■ TASKS TO CARRY OUT ■
1) In the forum thread about winter driving to Big Bear, what car did Suburban Blend drive while living in Tahoe?
2) Retype everything in the Big Bear driving thread from "Hi! I'm a new" down to "(Feb 23, 2008)".

# Need winter mountain driving advice (Big Bear)



## SilverK20A3 (Mar 9, 2008)

Hi! I'm a new season pass holder for the first time for Bear. The only time I drove myself was when the roads were completely dry in late spring. Since I'll be going up there regularly next season, I was wondering what I can expect in terms of driving conditions on an average winter day in SoCal? What are the tire chain requirements? Will having AWD and stability/traction control bypass tire chain requirements? 

How fast can I drive with chains on a FWD car? When I went up there I was haulin' up the twisties with my sticky Z rated summer tires... Is it ok if I have summer tires as long as I have chains?

Any info would be great! Thanks!

PS- Typical driving conditions up to Mountain High would be greatly appreciated too.


----------



## Suburban Blend (Feb 23, 2008)

You would be blessed to have such a dilemma. I've only been up there once when there was a two foot storm and we were fine in a 4WD. If you are driving up on major roads - then any AWD with all season tires will do. I lived in Tahoe with a Subaru and never chained up. Chains are for 2WD cars or trucks.


----------



## killclimbz (Aug 10, 2007)

■ SOURCE EXCERPT ■

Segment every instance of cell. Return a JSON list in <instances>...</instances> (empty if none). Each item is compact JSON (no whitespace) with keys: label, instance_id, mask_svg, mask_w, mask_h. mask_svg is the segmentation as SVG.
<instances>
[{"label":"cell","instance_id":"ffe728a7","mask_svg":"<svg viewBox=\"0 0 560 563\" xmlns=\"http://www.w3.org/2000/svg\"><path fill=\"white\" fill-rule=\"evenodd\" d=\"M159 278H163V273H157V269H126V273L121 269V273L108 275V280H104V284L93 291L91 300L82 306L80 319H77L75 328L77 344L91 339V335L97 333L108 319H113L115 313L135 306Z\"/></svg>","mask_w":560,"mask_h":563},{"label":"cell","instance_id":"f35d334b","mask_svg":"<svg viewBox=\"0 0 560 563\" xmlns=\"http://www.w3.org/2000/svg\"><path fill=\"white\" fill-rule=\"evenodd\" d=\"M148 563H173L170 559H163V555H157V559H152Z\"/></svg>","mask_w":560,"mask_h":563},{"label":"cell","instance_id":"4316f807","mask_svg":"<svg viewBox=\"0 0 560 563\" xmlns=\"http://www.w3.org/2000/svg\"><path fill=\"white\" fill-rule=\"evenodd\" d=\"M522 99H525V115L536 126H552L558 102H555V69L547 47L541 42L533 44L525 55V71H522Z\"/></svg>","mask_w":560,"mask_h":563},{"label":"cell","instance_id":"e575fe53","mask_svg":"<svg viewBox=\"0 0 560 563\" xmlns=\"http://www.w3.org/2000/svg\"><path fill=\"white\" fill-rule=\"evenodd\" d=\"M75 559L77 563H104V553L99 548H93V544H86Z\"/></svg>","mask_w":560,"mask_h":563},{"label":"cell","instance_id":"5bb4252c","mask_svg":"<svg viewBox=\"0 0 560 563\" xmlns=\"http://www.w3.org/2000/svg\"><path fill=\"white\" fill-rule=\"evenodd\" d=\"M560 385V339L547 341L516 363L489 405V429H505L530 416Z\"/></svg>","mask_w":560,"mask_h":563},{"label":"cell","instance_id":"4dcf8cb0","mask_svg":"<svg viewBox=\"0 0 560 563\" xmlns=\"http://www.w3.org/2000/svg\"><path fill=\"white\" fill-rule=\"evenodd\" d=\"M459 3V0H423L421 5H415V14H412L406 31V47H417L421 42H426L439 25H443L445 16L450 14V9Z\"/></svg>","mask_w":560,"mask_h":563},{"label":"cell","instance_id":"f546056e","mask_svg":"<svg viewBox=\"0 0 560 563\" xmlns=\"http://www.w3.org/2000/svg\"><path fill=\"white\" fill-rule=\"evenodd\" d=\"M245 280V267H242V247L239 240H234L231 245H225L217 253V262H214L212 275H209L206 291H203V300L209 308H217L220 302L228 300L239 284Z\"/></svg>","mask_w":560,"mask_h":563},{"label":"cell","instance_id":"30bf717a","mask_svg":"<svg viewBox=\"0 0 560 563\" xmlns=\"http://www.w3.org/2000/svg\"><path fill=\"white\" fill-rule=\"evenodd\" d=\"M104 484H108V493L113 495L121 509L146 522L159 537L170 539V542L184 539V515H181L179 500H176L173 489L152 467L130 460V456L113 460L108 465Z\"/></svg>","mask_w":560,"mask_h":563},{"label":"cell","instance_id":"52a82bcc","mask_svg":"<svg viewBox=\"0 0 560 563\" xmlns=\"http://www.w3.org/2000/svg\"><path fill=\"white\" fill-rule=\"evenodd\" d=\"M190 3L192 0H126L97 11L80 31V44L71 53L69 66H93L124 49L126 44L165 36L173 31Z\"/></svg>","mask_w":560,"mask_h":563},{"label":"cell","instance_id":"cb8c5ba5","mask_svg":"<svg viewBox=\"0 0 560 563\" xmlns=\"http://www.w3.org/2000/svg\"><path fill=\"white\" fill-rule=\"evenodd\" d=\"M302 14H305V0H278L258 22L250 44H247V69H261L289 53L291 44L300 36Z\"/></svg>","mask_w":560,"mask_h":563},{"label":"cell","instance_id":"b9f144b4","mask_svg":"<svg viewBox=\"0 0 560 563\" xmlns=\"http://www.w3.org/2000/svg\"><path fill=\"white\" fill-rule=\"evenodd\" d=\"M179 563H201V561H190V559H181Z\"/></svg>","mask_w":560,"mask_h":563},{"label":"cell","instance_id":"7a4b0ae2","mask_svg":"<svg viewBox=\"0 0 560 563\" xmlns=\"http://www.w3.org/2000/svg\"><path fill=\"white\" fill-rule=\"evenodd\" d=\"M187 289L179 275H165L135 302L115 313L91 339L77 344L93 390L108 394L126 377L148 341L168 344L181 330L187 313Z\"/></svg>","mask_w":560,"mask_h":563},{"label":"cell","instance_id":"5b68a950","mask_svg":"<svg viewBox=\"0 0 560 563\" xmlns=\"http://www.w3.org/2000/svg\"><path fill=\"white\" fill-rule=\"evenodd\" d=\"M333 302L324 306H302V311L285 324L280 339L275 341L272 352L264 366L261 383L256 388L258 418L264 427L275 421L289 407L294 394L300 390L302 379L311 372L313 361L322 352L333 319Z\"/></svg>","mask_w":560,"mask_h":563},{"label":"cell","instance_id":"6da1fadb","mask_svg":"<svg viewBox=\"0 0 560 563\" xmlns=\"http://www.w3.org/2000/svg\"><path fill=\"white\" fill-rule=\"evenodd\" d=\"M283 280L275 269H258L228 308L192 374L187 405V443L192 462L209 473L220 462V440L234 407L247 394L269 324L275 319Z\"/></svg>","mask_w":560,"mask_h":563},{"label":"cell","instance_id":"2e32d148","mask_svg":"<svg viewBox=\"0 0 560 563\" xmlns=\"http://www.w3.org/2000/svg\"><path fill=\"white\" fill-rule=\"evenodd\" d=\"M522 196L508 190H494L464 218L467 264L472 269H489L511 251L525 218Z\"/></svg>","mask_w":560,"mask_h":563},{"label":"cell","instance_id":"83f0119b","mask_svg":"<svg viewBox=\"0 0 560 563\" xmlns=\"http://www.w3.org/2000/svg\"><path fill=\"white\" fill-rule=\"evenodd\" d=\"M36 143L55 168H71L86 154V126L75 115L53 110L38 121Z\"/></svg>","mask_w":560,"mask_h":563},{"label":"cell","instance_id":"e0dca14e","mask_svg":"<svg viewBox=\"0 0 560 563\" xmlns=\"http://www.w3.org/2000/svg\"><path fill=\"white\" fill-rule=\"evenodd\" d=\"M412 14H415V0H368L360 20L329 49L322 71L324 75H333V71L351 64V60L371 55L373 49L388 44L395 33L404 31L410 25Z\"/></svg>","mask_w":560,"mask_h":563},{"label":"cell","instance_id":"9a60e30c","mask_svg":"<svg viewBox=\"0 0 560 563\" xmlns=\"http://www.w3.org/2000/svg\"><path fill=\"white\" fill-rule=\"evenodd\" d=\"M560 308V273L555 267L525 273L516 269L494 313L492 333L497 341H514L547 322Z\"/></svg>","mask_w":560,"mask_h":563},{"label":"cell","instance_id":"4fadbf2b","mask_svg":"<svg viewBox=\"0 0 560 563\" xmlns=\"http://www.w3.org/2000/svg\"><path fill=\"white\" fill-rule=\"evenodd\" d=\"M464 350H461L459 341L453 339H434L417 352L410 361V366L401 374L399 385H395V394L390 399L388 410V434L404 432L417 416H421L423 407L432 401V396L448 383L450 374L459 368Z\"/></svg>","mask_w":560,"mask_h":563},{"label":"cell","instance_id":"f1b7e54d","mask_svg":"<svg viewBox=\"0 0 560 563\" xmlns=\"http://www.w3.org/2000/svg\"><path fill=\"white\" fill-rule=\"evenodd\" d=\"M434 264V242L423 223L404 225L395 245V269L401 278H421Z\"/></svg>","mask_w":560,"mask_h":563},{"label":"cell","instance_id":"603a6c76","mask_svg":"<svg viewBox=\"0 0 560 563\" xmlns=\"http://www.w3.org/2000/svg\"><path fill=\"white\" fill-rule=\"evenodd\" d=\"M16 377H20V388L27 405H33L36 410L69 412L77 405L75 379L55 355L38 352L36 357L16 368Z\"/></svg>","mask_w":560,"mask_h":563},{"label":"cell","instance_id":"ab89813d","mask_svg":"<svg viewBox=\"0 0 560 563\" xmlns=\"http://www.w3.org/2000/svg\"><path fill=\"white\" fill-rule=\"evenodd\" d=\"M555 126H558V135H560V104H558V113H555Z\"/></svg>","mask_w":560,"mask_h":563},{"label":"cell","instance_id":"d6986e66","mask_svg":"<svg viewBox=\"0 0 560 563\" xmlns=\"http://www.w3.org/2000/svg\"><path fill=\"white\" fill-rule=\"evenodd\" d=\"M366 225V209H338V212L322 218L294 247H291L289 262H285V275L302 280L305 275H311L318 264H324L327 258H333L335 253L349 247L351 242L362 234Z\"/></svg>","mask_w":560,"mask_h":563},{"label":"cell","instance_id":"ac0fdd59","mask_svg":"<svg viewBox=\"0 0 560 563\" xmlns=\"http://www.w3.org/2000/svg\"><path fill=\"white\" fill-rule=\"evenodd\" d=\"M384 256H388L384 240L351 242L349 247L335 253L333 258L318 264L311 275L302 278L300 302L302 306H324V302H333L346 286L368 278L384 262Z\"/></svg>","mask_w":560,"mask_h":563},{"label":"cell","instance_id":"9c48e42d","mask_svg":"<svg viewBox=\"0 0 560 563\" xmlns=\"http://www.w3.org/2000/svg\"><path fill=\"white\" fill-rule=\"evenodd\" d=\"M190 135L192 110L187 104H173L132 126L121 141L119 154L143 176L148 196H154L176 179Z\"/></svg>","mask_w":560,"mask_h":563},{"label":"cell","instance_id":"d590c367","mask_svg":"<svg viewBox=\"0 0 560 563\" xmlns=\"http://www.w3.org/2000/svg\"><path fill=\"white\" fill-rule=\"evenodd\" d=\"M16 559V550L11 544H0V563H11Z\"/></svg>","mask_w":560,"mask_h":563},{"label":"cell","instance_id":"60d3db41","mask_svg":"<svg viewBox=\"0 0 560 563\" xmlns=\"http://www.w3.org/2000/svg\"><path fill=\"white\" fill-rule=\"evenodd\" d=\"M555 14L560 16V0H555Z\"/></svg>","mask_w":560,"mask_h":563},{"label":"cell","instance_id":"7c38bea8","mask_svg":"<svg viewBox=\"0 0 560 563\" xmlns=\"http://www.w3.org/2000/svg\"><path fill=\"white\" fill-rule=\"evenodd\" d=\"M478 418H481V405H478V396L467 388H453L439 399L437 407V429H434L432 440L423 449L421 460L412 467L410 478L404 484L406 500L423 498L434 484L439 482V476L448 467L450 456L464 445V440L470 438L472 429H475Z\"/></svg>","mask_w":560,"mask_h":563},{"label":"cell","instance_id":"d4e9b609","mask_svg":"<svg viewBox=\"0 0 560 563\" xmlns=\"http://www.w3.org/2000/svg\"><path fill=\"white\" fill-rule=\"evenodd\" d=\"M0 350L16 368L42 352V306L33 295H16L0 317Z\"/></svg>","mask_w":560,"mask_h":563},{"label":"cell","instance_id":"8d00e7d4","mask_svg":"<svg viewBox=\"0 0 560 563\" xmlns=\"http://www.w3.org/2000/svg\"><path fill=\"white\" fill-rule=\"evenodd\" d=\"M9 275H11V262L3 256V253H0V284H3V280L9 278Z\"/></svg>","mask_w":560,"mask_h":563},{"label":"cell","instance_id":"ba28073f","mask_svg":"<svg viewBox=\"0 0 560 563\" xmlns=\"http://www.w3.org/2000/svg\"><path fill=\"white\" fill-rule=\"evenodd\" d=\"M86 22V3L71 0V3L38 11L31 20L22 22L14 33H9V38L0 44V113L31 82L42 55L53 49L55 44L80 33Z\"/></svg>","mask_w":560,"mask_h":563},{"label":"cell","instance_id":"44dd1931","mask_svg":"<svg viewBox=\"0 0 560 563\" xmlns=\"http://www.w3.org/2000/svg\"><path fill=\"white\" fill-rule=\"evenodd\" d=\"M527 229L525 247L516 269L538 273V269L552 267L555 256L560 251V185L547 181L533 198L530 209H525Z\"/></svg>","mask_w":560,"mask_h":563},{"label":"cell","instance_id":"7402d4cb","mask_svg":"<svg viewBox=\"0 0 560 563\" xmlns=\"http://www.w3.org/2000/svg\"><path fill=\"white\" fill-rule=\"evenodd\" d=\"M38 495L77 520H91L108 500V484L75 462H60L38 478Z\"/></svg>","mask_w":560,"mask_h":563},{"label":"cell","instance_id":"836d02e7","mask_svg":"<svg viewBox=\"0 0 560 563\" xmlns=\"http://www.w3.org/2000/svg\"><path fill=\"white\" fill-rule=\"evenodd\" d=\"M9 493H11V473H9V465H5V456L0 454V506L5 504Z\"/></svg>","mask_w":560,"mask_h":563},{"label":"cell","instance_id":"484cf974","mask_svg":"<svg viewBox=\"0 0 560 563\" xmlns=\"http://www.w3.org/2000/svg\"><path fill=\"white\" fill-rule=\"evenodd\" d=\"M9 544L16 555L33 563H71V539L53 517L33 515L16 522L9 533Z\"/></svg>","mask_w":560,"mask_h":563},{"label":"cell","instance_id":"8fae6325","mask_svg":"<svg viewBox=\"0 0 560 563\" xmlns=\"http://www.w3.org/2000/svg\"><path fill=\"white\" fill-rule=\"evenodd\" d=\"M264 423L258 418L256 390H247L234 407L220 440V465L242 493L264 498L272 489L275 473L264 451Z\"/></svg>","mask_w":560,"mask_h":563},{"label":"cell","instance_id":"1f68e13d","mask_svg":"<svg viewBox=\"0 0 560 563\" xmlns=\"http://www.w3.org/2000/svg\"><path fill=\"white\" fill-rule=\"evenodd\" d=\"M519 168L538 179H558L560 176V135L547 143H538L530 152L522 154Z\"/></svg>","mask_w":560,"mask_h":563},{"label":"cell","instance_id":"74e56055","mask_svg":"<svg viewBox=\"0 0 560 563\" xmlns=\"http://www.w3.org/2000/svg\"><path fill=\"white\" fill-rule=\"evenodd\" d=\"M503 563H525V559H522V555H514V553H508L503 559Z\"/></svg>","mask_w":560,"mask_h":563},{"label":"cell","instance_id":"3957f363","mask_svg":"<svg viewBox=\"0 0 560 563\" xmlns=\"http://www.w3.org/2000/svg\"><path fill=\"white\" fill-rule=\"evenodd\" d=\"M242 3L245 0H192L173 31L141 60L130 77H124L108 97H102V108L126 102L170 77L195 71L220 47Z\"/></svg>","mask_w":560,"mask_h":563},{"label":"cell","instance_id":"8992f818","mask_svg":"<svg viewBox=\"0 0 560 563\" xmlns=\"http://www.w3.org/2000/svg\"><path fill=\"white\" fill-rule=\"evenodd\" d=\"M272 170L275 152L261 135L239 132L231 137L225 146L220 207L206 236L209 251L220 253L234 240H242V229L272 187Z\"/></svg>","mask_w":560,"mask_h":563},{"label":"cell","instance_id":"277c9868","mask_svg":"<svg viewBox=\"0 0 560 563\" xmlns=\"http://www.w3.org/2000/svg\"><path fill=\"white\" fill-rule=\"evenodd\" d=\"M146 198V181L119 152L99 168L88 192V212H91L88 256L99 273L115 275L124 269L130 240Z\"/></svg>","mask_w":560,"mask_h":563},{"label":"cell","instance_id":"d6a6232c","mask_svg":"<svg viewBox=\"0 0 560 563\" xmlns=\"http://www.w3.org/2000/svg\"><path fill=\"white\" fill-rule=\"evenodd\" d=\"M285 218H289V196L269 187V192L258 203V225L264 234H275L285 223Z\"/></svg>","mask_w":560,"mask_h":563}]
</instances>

■ RESPONSES IN ORDER ■
1) A Subaru.

2)
Hi! I'm a new season pass holder for the first time for Bear. The only time I drove myself was when the roads were completely dry in late spring. Since I'll be going up there regularly next season, I was wondering what I can expect in terms of driving conditions on an average winter day in SoCal? What are the tire chain requirements? Will having AWD and stability/traction control bypass tire chain requirements? 

How fast can I drive with chains on a FWD car? When I went up there I was haulin' up the twisties with my sticky Z rated summer tires... Is it ok if I have summer tires as long as I have chains?

Any info would be great! Thanks!

PS- Typical driving conditions up to Mountain High would be greatly appreciated too.


----------



## Suburban Blend (Feb 23, 2008)